According to the Danish Tax Authority, if a Maersk Drilling shareholder elects the share-for-share exchange, then for Danish tax purposes the sales price of the Maersk Drilling shares shall be determined on the basis of the closing price of the Noble shares on Nasdaq Copenhagen the day when the respective Maersk Drilling shareholder informs the Danish Tax Authority of the election to exchange the Maersk Drilling Shares to Noble Shares. The tax disposal date is therefore prior to the date on which the Noble shares are delivered and are available for trading (which is expected to be on or around November 11, 2022). For Danish tax purposes, the sales price of the Maersk Drilling shares which are purchased for cash in connection with the compulsory purchase, is the received cash amount (i.e. DKK 340.98 for each Maersk Drilling shares).

Assumption of Maersk Drilling RSUs and adoption of long-term incentive programs

For purposes of assuming the RSUs (as defined herein) in Maersk Drilling currently held by the executive officers and key employees of Maersk Drilling, Noble today announces the approval and adoption of (i) the RSU Long-Term Incentive Program for Executive Management 2022 (the "Executive RSU Plan") and (ii) the RSU Long-Term Incentive Program for Key Employees 2022 (the "Key Employee RSU Plan" and, together with the Executive RSU Plan, the "RSU Plans").

Under the RSU Plans, the participants will be eligible to receive a number of restricted share units ("RSUs").
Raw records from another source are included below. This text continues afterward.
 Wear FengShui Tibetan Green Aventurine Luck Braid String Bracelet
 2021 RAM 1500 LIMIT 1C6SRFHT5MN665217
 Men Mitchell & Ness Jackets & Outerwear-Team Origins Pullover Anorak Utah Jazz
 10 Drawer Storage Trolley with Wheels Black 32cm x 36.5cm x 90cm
Under the RSU Plans, the executive officers may also be eligible to receive performance-based restricted share units ("PSUs"). The participants will be granted RSUs free of charge under the RSU Plans. Grants of RSUs may take place on a revolving basis and neither grant nor vesting of RSUs depend on the achievement of specific goals. The vesting period for the RSUs is three years from the date of grant, subject to the participant's continued employment with the Noble group. Upon vesting, the participants will receive free of charge a number of Noble Shares equal to the number of RSUs vested to the extent they have not lapsed. In case of a participant's resignation during the vesting period, non-vested RSUs will lapse. In addition, the participants may be subject to ownership requirements pursuant to their individual employment agreements.
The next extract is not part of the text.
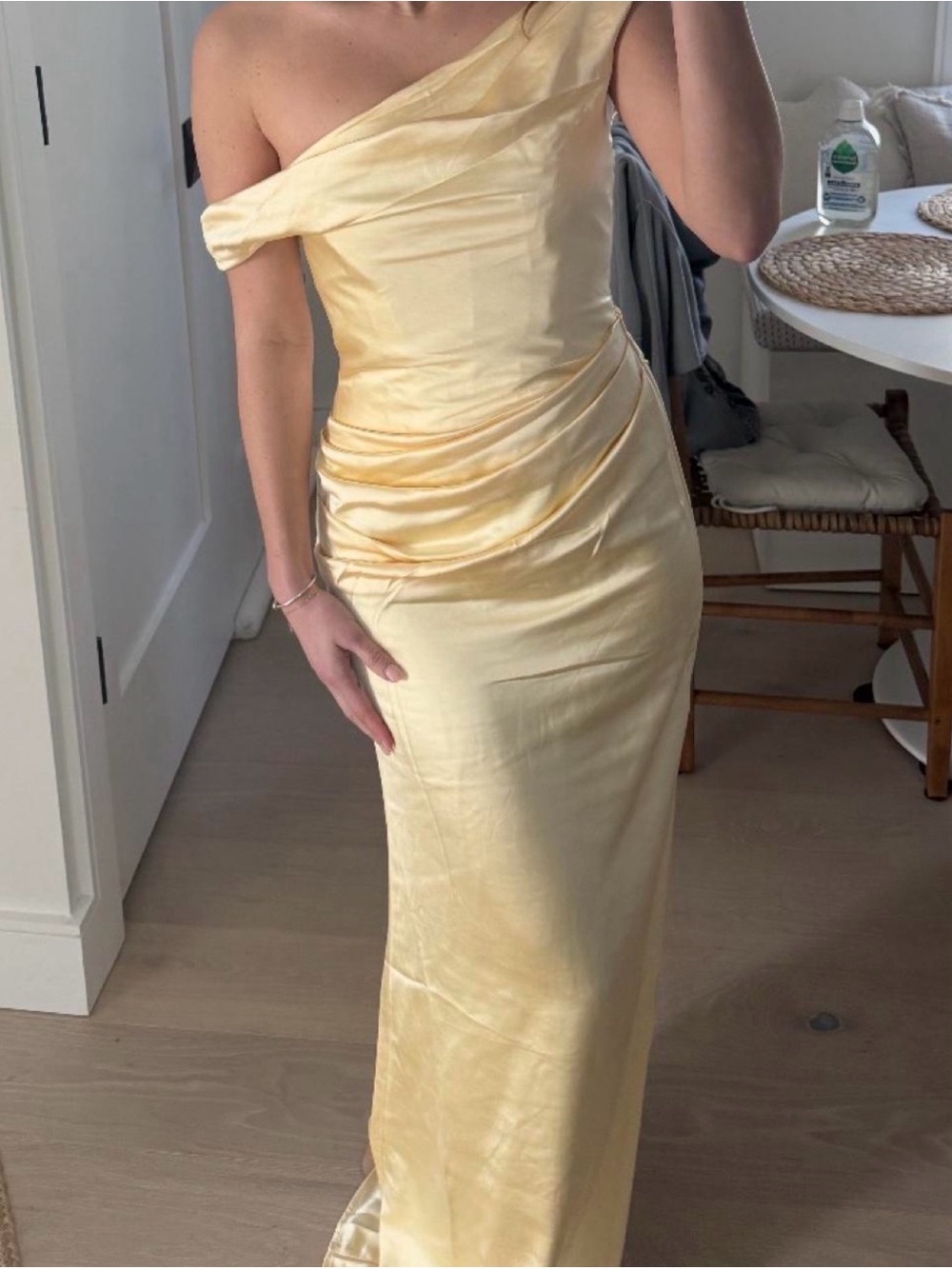 Meshki Dalia Lemon Pale Yellow One-Shoulder Satin Maxi Dress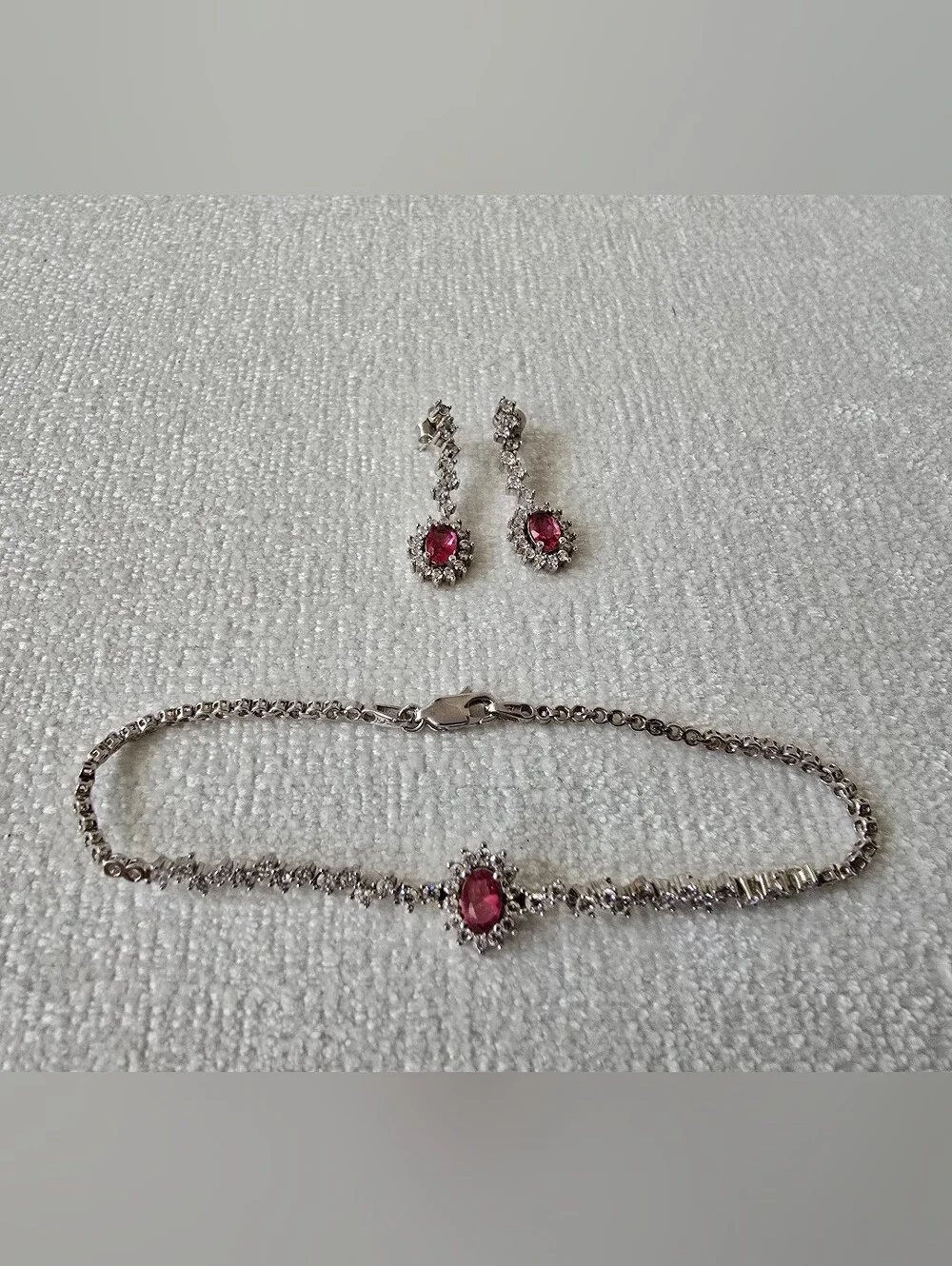 3 Pc Sterling Silver CZ Ruby Necklace, Bracelet and Drop Earring Set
On October 3, 2022, in connection with the completion of the Exchange Offer and the Business Combination, the Noble board of directors adopted a resolution, whereby each RSU in Maersk Drilling granted under the Maersk Drilling RSU Long-Term Incentive Program for Executive Management 2019 and the Maersk Drilling RSU Long-Term Incentive Program for Key Employees (the "Maersk Drilling RSU Plans") shall be assumed by Noble under the corresponding RSU Plans and be converted into an RSU, on substantially the same terms and conditions (including vesting conditions) as applicable to the original RSUs in Maersk Drilling prior to the closing of the Business Combination, representing the right to receive Noble Shares (collectively, the "Converted Executive RSUs").

Vesting for Converted Executive RSUs will accelerate for Maersk Drilling executive management and certain other employees of Maersk Drilling who are party to agreements that provide for enhanced severance protections in the event of termination of employment following the Business Combination.

About Noble Corporation

Noble is a leading offshore drilling contractor for the oil and gas industry. The Company owns and operates one of the most modern, versatile, and technically advanced fleets in the offshore drilling industry. Noble and its predecessors have been engaged in the contract drilling of oil and gas wells since 1921. Noble performs, through its subsidiaries, contract drilling services with a fleet of offshore drilling units focused largely on ultra-deepwater and high specification jackup drilling opportunities in both established and emerging regions worldwide.